The comment is in contrast to the government view, articulated by finance minister Arun Jaitley, that the return of awards was an organised political effort to discredit the NDA government ahead of the Bihar elections. He also later said that intolerance was not growing in the country. The President’s departure from this line, made to a delegation representing many of the award returnees, is bound to increase the rift between him and the government on the matter. President Mukherjee has made a number of public remarks in recent weeks about tolerance and mutual acceptance being at the core of Indian civilisation.
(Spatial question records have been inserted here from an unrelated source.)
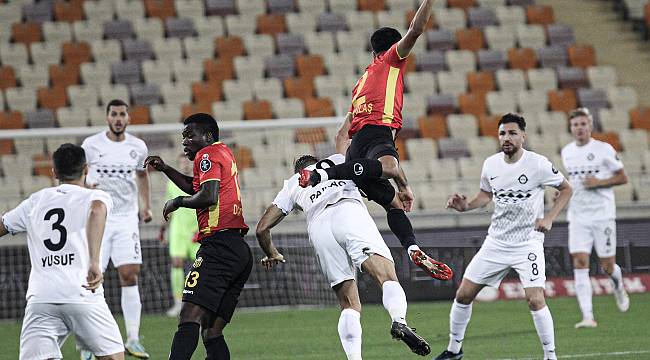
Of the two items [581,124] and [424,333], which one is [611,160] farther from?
[424,333]

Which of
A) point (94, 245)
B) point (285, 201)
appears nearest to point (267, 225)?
point (285, 201)

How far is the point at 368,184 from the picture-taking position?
8.41 meters

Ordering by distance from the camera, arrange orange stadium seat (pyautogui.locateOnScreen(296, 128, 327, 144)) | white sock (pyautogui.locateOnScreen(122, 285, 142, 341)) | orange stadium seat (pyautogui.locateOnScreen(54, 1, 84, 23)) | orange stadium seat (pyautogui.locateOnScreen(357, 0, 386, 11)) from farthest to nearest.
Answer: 1. orange stadium seat (pyautogui.locateOnScreen(357, 0, 386, 11))
2. orange stadium seat (pyautogui.locateOnScreen(54, 1, 84, 23))
3. orange stadium seat (pyautogui.locateOnScreen(296, 128, 327, 144))
4. white sock (pyautogui.locateOnScreen(122, 285, 142, 341))

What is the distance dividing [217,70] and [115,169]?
10.1m

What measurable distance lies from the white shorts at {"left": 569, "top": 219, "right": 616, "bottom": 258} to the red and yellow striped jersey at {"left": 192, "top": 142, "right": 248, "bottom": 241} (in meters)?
6.81

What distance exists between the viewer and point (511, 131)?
970 centimetres

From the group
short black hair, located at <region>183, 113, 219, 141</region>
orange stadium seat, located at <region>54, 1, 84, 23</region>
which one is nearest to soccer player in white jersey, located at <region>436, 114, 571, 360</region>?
short black hair, located at <region>183, 113, 219, 141</region>

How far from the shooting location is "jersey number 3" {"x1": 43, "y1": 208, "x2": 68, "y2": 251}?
22.5ft

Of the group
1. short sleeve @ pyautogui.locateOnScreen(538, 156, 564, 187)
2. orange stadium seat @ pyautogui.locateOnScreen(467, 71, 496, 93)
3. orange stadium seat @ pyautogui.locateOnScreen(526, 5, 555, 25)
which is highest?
orange stadium seat @ pyautogui.locateOnScreen(526, 5, 555, 25)

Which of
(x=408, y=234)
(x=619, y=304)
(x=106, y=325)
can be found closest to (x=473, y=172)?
(x=619, y=304)

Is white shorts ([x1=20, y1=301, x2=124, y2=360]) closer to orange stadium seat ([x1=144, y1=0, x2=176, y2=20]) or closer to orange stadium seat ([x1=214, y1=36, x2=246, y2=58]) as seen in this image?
orange stadium seat ([x1=214, y1=36, x2=246, y2=58])

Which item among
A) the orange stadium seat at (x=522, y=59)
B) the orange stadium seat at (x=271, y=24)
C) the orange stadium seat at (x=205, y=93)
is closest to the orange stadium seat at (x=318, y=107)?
the orange stadium seat at (x=205, y=93)

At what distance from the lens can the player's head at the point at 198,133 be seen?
8.05 meters

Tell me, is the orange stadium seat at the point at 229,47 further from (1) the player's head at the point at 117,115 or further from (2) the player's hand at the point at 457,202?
(2) the player's hand at the point at 457,202
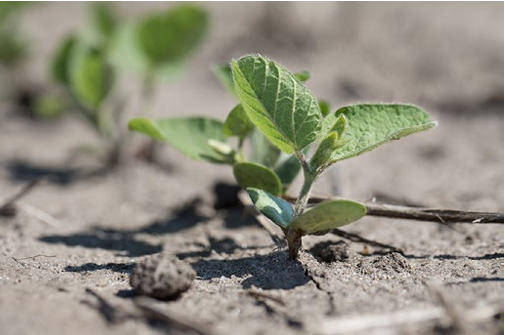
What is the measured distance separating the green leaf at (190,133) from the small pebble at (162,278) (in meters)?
0.59

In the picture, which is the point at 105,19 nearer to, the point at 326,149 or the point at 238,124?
the point at 238,124

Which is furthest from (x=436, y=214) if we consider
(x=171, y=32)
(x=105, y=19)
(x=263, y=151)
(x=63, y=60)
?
(x=105, y=19)

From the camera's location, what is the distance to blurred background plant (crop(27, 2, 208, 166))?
9.28 feet

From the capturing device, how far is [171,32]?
117 inches

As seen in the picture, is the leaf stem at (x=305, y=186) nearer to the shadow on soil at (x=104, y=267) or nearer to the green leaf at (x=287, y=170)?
the green leaf at (x=287, y=170)

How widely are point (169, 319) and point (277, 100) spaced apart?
600 millimetres

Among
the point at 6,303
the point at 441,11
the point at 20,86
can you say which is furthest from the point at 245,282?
the point at 441,11

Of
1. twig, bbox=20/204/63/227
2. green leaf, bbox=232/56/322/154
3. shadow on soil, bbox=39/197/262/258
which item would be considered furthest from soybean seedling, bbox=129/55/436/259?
twig, bbox=20/204/63/227

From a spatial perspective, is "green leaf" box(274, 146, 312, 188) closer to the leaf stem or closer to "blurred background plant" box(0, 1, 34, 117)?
the leaf stem

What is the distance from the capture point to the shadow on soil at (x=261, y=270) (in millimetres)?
1604

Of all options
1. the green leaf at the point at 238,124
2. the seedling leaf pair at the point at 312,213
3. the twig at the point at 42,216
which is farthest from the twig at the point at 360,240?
the twig at the point at 42,216

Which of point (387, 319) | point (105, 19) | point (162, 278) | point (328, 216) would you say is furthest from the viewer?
point (105, 19)

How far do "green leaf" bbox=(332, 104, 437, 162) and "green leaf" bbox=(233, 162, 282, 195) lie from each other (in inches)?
9.3

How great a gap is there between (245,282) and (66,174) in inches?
63.9
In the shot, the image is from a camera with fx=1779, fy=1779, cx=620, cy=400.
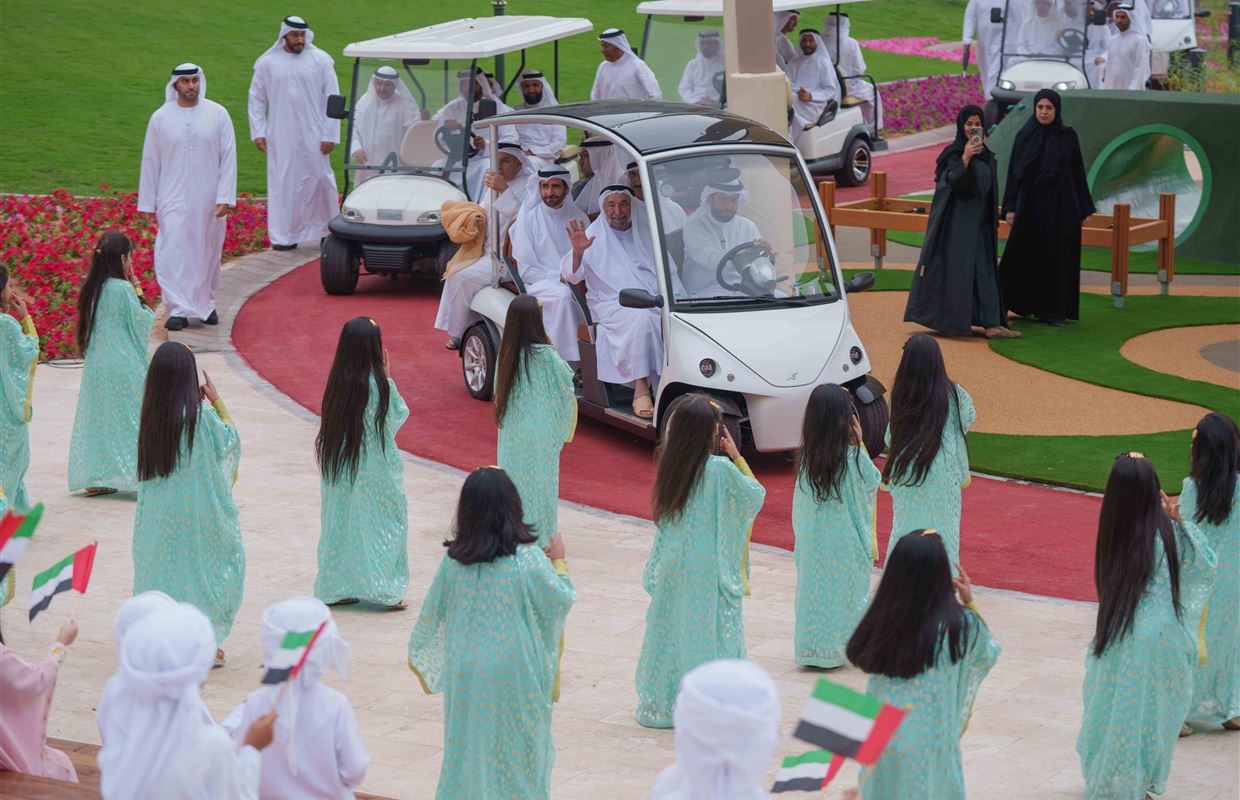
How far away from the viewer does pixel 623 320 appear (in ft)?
37.3

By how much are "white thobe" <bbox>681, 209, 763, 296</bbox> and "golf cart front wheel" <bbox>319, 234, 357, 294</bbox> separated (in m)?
5.81

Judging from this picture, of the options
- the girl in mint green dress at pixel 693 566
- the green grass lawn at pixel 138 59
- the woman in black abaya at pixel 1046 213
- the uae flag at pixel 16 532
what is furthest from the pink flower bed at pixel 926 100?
the uae flag at pixel 16 532

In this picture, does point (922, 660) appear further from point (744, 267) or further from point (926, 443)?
point (744, 267)

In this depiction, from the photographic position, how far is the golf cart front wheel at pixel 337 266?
639 inches

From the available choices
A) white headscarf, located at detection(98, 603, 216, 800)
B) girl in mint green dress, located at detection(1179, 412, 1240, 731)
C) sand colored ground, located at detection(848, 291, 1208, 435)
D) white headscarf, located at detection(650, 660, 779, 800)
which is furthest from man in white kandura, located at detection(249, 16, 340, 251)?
white headscarf, located at detection(650, 660, 779, 800)

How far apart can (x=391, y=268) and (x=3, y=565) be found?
37.6ft

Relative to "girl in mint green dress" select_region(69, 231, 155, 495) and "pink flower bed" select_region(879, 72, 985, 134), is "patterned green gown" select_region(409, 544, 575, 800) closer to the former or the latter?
"girl in mint green dress" select_region(69, 231, 155, 495)

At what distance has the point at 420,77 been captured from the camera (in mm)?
16656

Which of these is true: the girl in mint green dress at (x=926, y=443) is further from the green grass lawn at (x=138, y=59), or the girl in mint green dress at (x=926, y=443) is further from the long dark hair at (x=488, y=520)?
the green grass lawn at (x=138, y=59)

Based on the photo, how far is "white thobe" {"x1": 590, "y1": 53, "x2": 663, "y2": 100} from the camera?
19.5 meters

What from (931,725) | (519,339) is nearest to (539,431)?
(519,339)

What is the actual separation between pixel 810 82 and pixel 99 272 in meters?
13.3

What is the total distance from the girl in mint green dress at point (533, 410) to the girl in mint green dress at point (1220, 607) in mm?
3273

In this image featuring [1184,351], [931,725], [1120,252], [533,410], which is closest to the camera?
[931,725]
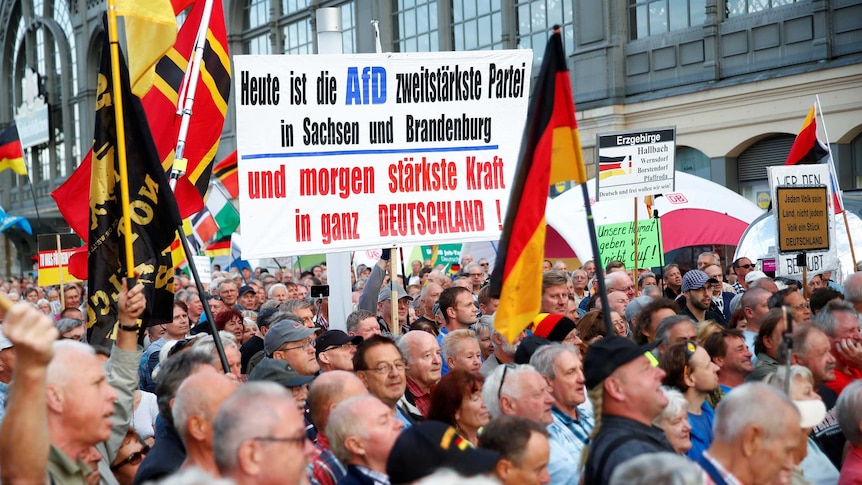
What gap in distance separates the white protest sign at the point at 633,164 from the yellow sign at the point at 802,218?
5.71ft

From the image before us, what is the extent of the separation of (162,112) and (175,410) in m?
4.95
“We do not comment on the President’s conversation during such meetings,” a spokesperson for Rashtrapati Bhavan told HuffPost India.

Along with litterateur Ashok Vajpeyi and artist Vivan Sundaram, Thanvi was meeting the President to hand over to him a memorandum thanking him for repeatedly speaking against growing intolerance in the country.

The memorandum was made as part of a resolution passed in a meeting of many eminent intellectuals on 1 November at the Mavalankar Hall in Delhi. A note put out by Ashok Vajpeyi on behalf of the delegation said they urged the President “as the head of the nation to do all that is possible to advise and persuade Governments, both of the States and the Centre, political parties and all others to act decisively so that the ethos of tolerance, mutual cooperation, respect for plurality and difference, scope for dissent and dialogue, freedom of expression are all ensured and given full and free expression both in deeds and words”.

They also submitted to the President a statement that was openly and unanimously adapted at the convention ‘Pratirodh’ on 1st November 2015, which calls upon “the political parties, the Central and State Governments that they all actively discourage such trends; desist from overly or coverty supporting or encouraging such trends of intolerance by deed or silence, institutions, groups etc which are in fact undermining the cardinal republican values and which are working to spread an atmosphere of hatred, revenge violence without fear of law in the utter disregard of constitutional spirit of India. We wish to remind them that they draw their legitimacy from the Constitution and, therefore, it is incumbent upon them not to bypass or subvert the basic principles and vision of the Constitution.”

The return of awards by a number of artists over what they see as growing intolerance in the country has sharply polarized opinion in recent months.